Container shortage, rising shipping costs takes bite out of mango exports
Container shortage, rising shipping costs takes bite out of mango exports
A global shortage of containers and rising shipping rates during the Covid-19 outbreak has driven up production costs for the Kingdom’s mangoes and eroded their competitiveness on the international market, according to two leading producers-cum-exporters.
Heng Sreng, general manager of Boeung Ket Planting and Industrial Co Ltd, told The Post that his company’s production and export of fresh and dried mangoes went smoothly during the hardest phases of the crisis.
“Our mango-export pursuits have been getting on well as usual, but there’ve been interruptions in shipping traffic and a dearth of containers, coupled with persistently rising transportation fees during the Covid-19 outbreak.

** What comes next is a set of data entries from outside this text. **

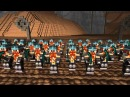 Minecraft - ♪ Dwarf Hole (Diggy Diggy Hole) Fan Song and Animation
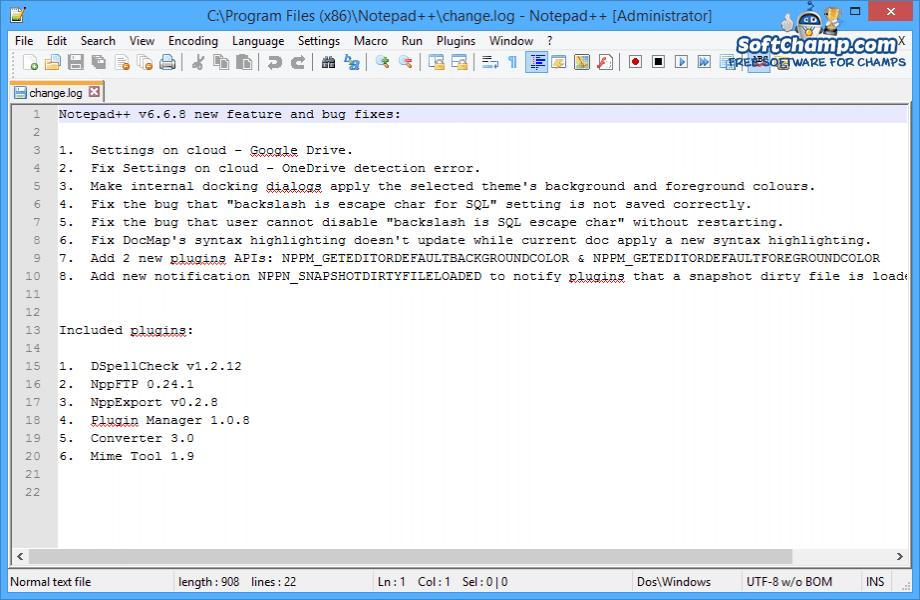 Notepad++ Editor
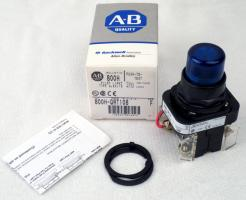 Allen-Bradley 800H-QRT10B Blue Pilot Light - Photo 1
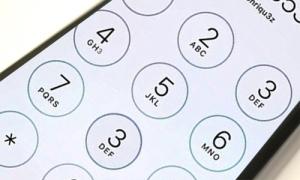 Hơn 60% người biết có bao nhiêu số 3 trên màn hình iPhone, còn bạn?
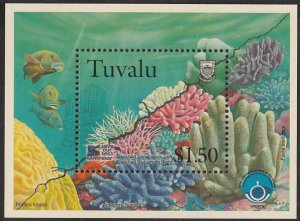 Tuvalu MNH M/S 780 International Year Of The Ocean Corals Marine Life 1998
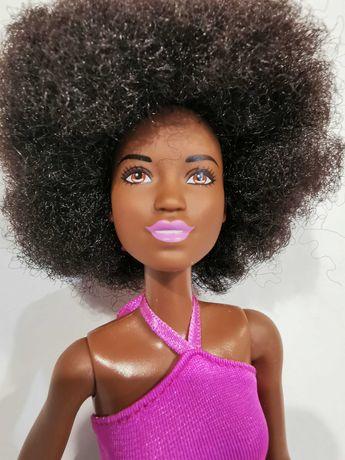 Barbie Fashionistas, murzynka włosy afro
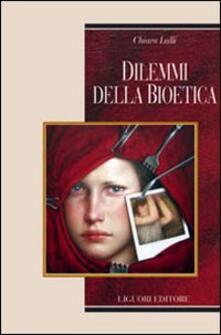 Rallydeicolliscaligeri.it Dilemmi della bioetica Image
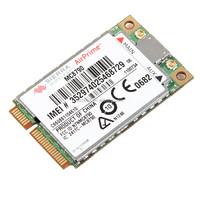 Unlocked SIERRA MC8790 3G Module 3G/HSPA/UMTS Wireless wifi Mini PCI-E Card GPS Network Card 7.2 Mbps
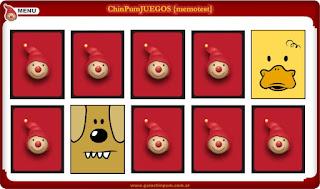 http://www.guiachinpum.com.ar/juegos-infantiles/juegos_memoria/10-memotest-animales.php
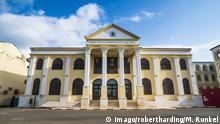 Äquatorialguinea Malabo People s Palace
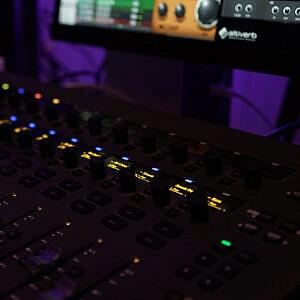 Miks og mastering av album i studio i Norge pris pr låt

“Spiralling shipping costs may have increased the cost of production, but my company’s dehydrated [mango] production line remains fully operational,” Sreng said, adding that the firm exported 20-30 per cent more mangoes in January-February year-on-year.
Hun Lak, CEO of Richfarm Asia Co Ltd, worries that rising inland transportation costs will make it harder for some Cambodian companies to compete as his company prepares to ship the Kingdom’s maiden direct export of fresh mangoes to China soon.
He told The Post: “[Direct] exports of fresh mangoes to China have not yet started – they’re awaiting a final decision from the Chinese side. We currently export small quantities of fresh mangoes to the Chinese market through Vietnam and we’ll ship [directly] to China soon.”
While intra-regional exports in Southeast Asia do not face the same container shortages as those to Europe, Lak voiced concern that the trend would inevitably emerge in the region as well.
“Container shortages don’t pose much of an issue when it comes to exporting fresh mangoes by ship within Asia, it’s just that shipping costs are higher than they once were. Only when shipping to Europe or the US will the scarcity of ships and containers take its toll,” he said.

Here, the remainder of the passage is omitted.